Job opportunities for heating, ventilation and air conditioning technicians are expected to grow steadily in the coming years because industry analysts estimate that a shortage of about 20,000 qualified technicians will exist as Baby Boomers retire and fewer people enter the field.
The Bureau of Labor Statistics projected employment to grow 14 percent through 2024.
However, the cost of earning the required certifications to land a job in the field can be a challenge. That’s spurred the industry to be creative in attracting potential employees.
Derick Chandler of Columbus is a beneficiary of such creativity.
He was one of three students chosen for Mission: HVAC, a program created in 2015 by Shurtape, a producer of pressure-sensitive tapes. Shurtape selects three students nationally to complete 10 HVAC-themed missions and share their experiences via blog posts on shurtape.com. Upon the completion of all missions, each student is awarded $5,000 toward education to help them better prepare them for future employment.

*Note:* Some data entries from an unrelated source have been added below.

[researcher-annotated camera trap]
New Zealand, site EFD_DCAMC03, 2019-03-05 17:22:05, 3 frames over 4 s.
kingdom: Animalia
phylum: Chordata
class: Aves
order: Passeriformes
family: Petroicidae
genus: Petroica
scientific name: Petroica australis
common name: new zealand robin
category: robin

The HVAC field has a lot to offer young professionals in terms of career path and job security, but those entering the field need a quality education to find an advantage, said Glenn Walter, product manager at Shurtape Technologies.
After being honorably discharged from the U.S. Navy in 2014, Chandler enrolled at Ivy Tech Community College in Columbus to pursue his associate degree in industrial maintenance.

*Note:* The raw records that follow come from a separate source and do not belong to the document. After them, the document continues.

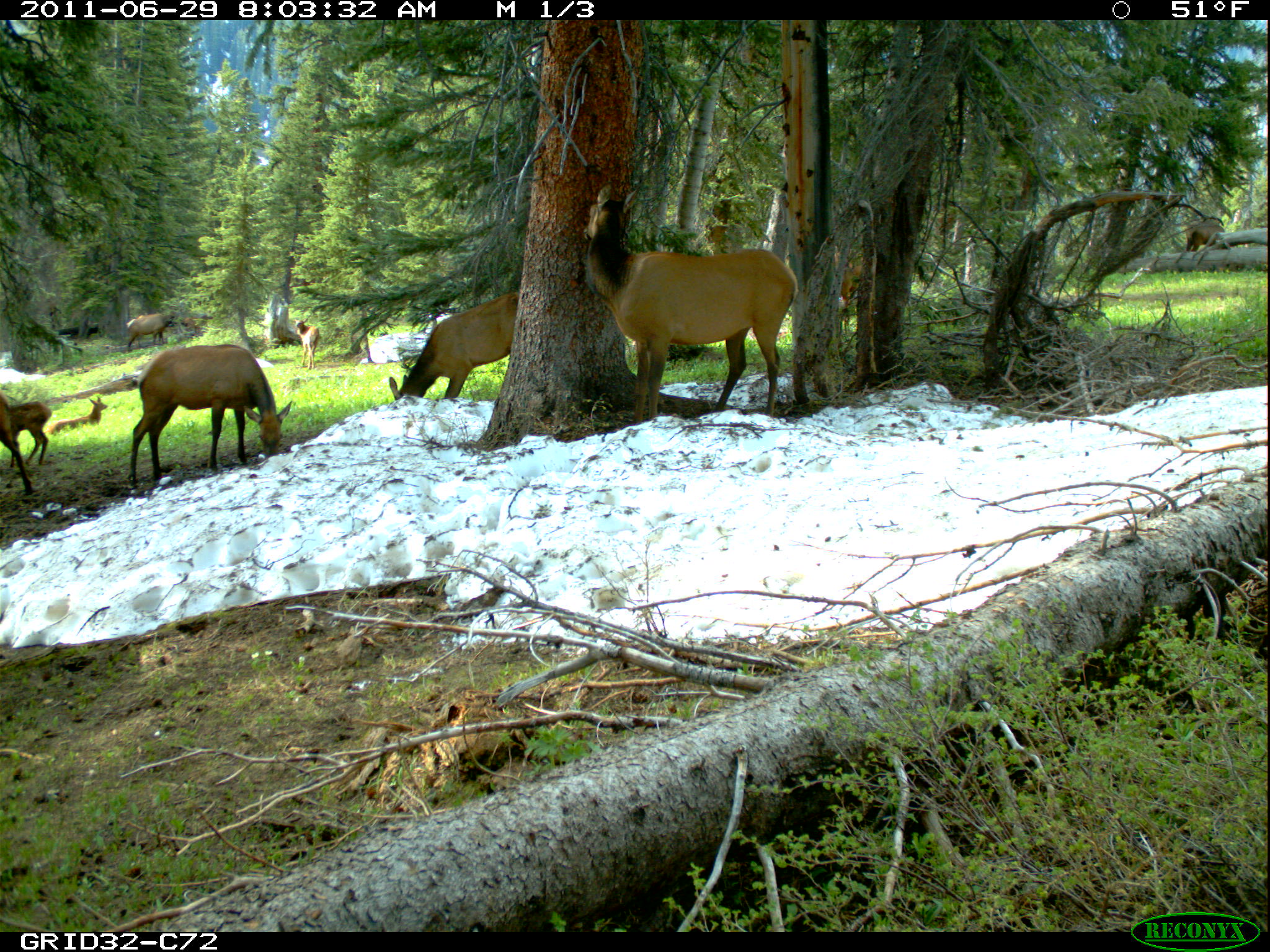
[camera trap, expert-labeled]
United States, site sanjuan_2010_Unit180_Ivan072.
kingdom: Animalia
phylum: Chordata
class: Mammalia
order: Artiodactyla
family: Cervidae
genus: Cervus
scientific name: Cervus elaphus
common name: red deer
Cervus elaphus (red deer).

Chandler said he is pursuing a job in the HVAC field because of his desire to help people and to work with his hands.
“There is a wide range to do in the field,” he said. “There’s commercial, industrial, residential and refrigeration. It even helps in car fields.”
Chandler spent several months home contacting local companies to get his foot in the door. Finally, Peterman Heating, Cooling and Plumbing gave him a chance. Chandler works there full-time as an apprentice.

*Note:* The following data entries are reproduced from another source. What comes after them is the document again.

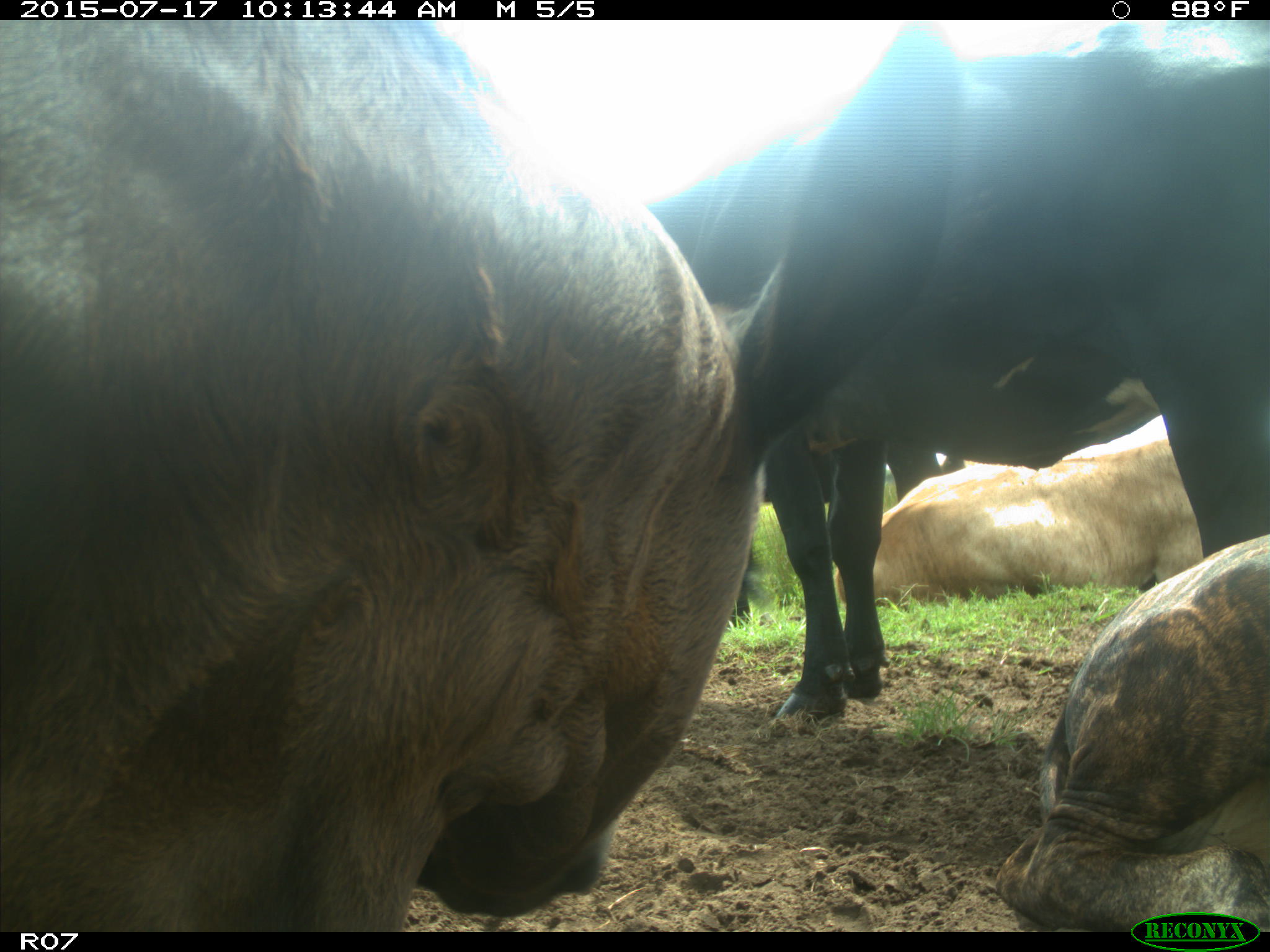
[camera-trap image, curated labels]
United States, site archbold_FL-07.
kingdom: Animalia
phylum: Chordata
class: Mammalia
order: Artiodactyla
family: Bovidae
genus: Bos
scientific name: Bos taurus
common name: domestic cow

Even with the job, he said that college is expensive.
“You don’t see many scholarships for HVAC, as it’s not as common a trade as nursing,” Chandler said.
Chandler stumbled across the Shurtape grant on Facebook. He quickly applied, although Chandler said he did not think he would get it.
The 10 missions, spread throughout the year, are designed so that the winners gain a more hands-on knowledge of the field. Each one requires them to research, interview and meet with HVAC professionals.
“They show you what it takes to get into an HVAC field,” Chandler said. “It definitely challenges you to become a little more knowledgeable about what you’re doing.”
His immediate plans are to complete all 10 missions and encourage people to try Mission: HVAC.
Chandler said he then plans to graduate from Ivy Tech and continue his education as far as he can.